Can you copy out all of the entries below word for word, including the lines that hold the answers, and leave the pictures out?
————
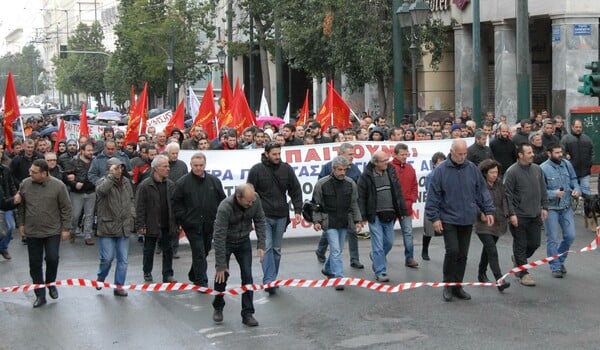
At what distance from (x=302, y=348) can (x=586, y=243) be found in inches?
276

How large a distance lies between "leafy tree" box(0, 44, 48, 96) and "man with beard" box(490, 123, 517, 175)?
128 m

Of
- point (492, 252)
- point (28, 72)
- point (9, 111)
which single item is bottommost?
point (492, 252)

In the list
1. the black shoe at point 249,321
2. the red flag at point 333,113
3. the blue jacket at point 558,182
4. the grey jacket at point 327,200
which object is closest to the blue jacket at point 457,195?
the grey jacket at point 327,200

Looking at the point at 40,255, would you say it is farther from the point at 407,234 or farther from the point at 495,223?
the point at 495,223

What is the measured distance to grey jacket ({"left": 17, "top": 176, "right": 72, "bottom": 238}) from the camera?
11312mm

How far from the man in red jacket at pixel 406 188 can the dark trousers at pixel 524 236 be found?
5.16 ft

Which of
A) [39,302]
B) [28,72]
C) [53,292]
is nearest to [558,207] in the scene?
[53,292]

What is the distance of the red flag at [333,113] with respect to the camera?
21688 millimetres

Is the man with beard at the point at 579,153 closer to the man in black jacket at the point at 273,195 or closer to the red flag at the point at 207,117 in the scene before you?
the man in black jacket at the point at 273,195

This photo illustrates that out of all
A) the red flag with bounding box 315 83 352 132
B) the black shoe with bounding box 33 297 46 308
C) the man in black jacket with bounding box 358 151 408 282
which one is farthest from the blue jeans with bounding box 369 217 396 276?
the red flag with bounding box 315 83 352 132

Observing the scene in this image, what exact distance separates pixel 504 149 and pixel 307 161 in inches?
120

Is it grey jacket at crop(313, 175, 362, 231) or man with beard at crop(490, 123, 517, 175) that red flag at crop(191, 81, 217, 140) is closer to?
man with beard at crop(490, 123, 517, 175)

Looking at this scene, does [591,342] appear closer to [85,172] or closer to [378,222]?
[378,222]

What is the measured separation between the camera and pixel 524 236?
11969 mm
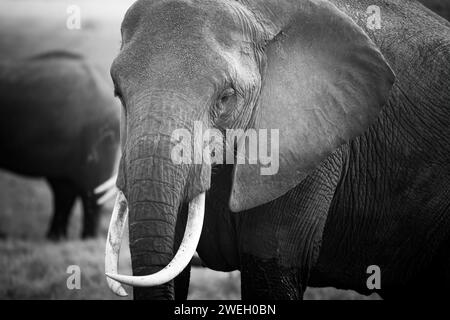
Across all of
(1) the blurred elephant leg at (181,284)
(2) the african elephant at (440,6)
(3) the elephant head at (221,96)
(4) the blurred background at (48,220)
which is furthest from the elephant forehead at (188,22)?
(2) the african elephant at (440,6)

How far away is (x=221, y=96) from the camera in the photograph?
12.4 ft

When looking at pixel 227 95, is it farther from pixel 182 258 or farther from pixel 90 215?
pixel 90 215

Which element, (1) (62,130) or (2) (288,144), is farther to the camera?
(1) (62,130)

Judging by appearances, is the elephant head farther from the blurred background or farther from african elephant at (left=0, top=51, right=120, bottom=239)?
african elephant at (left=0, top=51, right=120, bottom=239)

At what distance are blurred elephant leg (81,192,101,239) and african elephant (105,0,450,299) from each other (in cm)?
585

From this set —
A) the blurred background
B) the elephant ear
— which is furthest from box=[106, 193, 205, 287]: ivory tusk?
the blurred background

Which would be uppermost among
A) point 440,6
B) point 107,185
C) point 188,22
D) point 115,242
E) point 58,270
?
point 188,22

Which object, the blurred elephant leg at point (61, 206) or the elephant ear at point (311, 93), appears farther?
the blurred elephant leg at point (61, 206)

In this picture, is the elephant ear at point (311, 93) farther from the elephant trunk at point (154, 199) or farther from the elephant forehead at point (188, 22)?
Answer: the elephant trunk at point (154, 199)

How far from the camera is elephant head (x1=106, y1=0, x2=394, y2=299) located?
353 cm

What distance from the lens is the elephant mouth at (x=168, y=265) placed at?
3.38 meters

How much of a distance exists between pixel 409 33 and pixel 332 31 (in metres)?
0.92

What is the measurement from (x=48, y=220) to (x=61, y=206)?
→ 1.72m

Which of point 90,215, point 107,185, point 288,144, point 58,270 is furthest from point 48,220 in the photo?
point 288,144
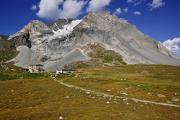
————
> **Result below**:
At what distance from (x=302, y=348) can (x=586, y=243) be found in inches?
276

How large a distance lies between "leafy tree" box(0, 44, 48, 96) and "man with beard" box(490, 123, 517, 175)?
128 m

Of
- point (492, 252)
- point (28, 72)
- point (9, 111)
which single item is bottommost?
point (492, 252)

In the list
1. the black shoe at point 249,321
2. the red flag at point 333,113
3. the blue jacket at point 558,182
4. the grey jacket at point 327,200
which object is closest to the blue jacket at point 457,195?
the grey jacket at point 327,200

Looking at the point at 40,255, would you say it is farther from the point at 407,234 or farther from the point at 495,223?
the point at 495,223

What is the measured distance to grey jacket ({"left": 17, "top": 176, "right": 72, "bottom": 238}) from the camera?
11312mm

How far from the man in red jacket at pixel 406 188 can the dark trousers at pixel 524 236 be found?
5.16 ft

Which of
A) [39,302]
B) [28,72]
C) [53,292]
is nearest to [558,207] in the scene?
[53,292]

What is the distance of the red flag at [333,113] with respect to the camera?
21688 millimetres

Is the man with beard at the point at 579,153 closer to the man in black jacket at the point at 273,195 or closer to the red flag at the point at 207,117 in the scene before you?
the man in black jacket at the point at 273,195

This photo illustrates that out of all
A) the red flag with bounding box 315 83 352 132
B) the black shoe with bounding box 33 297 46 308
C) the man in black jacket with bounding box 358 151 408 282
which one is farthest from the blue jeans with bounding box 369 217 396 276?
the red flag with bounding box 315 83 352 132

Observing the scene in this image, what exact distance separates pixel 504 149 and pixel 307 161 in inches?
120

Is it grey jacket at crop(313, 175, 362, 231) or man with beard at crop(490, 123, 517, 175) that red flag at crop(191, 81, 217, 140) is closer to?
man with beard at crop(490, 123, 517, 175)

Looking at this scene, does [591,342] appear closer to [85,172] or closer to [378,222]?
[378,222]

What is the measured separation between the camera and pixel 524 236?
11969 mm
Across all of
(1) the blurred elephant leg at (181,284)
(2) the african elephant at (440,6)
(3) the elephant head at (221,96)
(4) the blurred background at (48,220)
which is furthest from the elephant forehead at (188,22)?
(2) the african elephant at (440,6)

How far away is (x=221, y=96) from the camera in the photograph?
12.4 ft

When looking at pixel 227 95, is it farther from pixel 182 258 or farther from pixel 90 215?
pixel 90 215

Which element, (1) (62,130) or (2) (288,144), is farther to the camera?
(1) (62,130)

Judging by appearances, is the elephant head farther from the blurred background or farther from african elephant at (left=0, top=51, right=120, bottom=239)?
african elephant at (left=0, top=51, right=120, bottom=239)

At what distance are blurred elephant leg (81,192,101,239) and african elephant (105,0,450,299) from each other (in cm)?
585

From this set —
A) the blurred background
B) the elephant ear
— which is furthest from box=[106, 193, 205, 287]: ivory tusk?
the blurred background

Which would be uppermost among
A) point 440,6
B) point 107,185
C) point 188,22
D) point 115,242
E) point 58,270
?
point 188,22

Which object, the blurred elephant leg at point (61, 206) or the elephant ear at point (311, 93), appears farther?
the blurred elephant leg at point (61, 206)

In this picture, is the elephant ear at point (311, 93) farther from the elephant trunk at point (154, 199) or farther from the elephant forehead at point (188, 22)?
Answer: the elephant trunk at point (154, 199)

How far from the camera is elephant head (x1=106, y1=0, x2=394, y2=299) located?
353 cm

What distance from the lens is the elephant mouth at (x=168, y=265) placed at?
3.38 meters

How much of a distance exists between pixel 409 33 and pixel 332 31 (in metres)?
0.92

What is the measurement from (x=48, y=220) to (x=61, y=206)?
→ 1.72m

Which of point 90,215, point 107,185, point 288,144, point 58,270 is furthest from point 48,220 in the photo?
point 288,144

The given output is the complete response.